* [Document text]

⟨

Telomere length and telomerase activity: variations with advancing age and potential role in childhood malignancies.

Telomeres, representing the chromosome nucleoprotein tails, shorten during each cell division due to the inability of conventional DNA polymerases to completely replicate the chromosome termini. When telomeres become critically short, cells are directed to exit from the cell division cycle (replicative senescence). Telomerase is a reverse transcriptase that synthesizes telomeric sequences, thereby prolonging the lifespan of cells. Telomere length and telomerase activity expression vary significantly in different normal somatic tissues and age groups. In many childhood malignancies (ie, acute leukemias and solid tumors), telomere length and telomerase activity of the malignant cell population may be correlated with the disease outcome and thus may be promising tools in evaluating prognosis and monitoring treatment progress. Finally, telomerase inhibition by using several strategies (ie, antisense oligonucleotides) represents a potentially valuable target for antitumor therapy in the near future.

Telomere length variation and telomerase activity expression in patients with congenital and acquired aplastic anemia.

⟩

* [Your assignment]
Resume the text on telomere length and telomerase activity, picking up after its final line.

* [Supplied material]

⟨

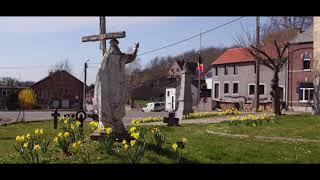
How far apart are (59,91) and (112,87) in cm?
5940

⟩
⟨

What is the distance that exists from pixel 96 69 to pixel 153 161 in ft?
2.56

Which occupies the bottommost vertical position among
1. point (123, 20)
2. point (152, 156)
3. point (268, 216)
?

⟩
⟨

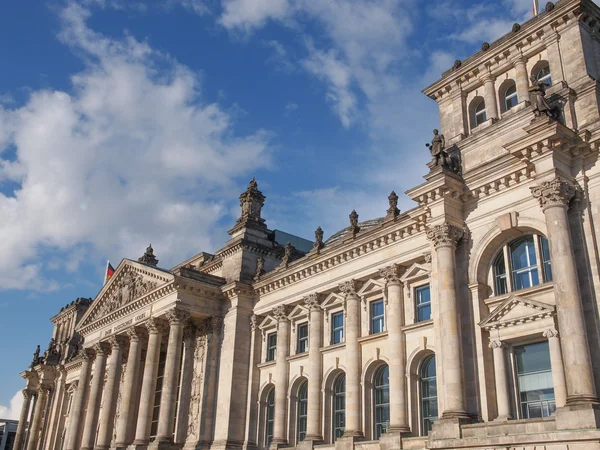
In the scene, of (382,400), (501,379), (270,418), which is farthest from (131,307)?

⟩

* [The answer]
Telomeres represent the nucleoprotein tails of chromosomes that get shortened with each cell division. When the telomere length reaches a critical point, cell senescence and death occur. Telomerase is a reverse transcriptase that counteracts telomere loss by adding telomeric sequences. In patients with acquired aplastic anemia, the mean telomere length (TRF) of peripheral blood leukocytes is generally short when compared to normal controls, without it being clear whether a relationship between TRF and disease severity exists. Additionally, increased telomerase activity (TA) is found in the bone marrow mononuclear cell population (MNCs) of aplastic anemia patients, especially in the chronic form of the disease. Fanconi anemia (FA) patients generally demonstrate increased TA and short telomeres in peripheral blood MNCs, a fact attributed to the high turnover of hematopoietic progenitor cells in combination with direct breakages at telomeric sequences. Furthermore, a strong correlation has been shown between TRF and the severity of aplastic anemia, but not with FA evolution towards myelodysplastic syndrome or acute myeloblastic leukemia. In respect of dyskeratosis congenita (DC), a disease of either X-linked or autosomal dominant/recessive inheritance which is characterized by premature ageing of highly regenerative tissues, studies have been carried out in order to elucidate whether the X-linked DC is caused by a defect in ribosomal RNA processing and/or telomere maintenance. Finally, the direct genetic link established between DC pathogenesis and short telomeres may lead to the development of new therapeutic protocols for diseases characterized by short telomere length and subsequent genomic instability.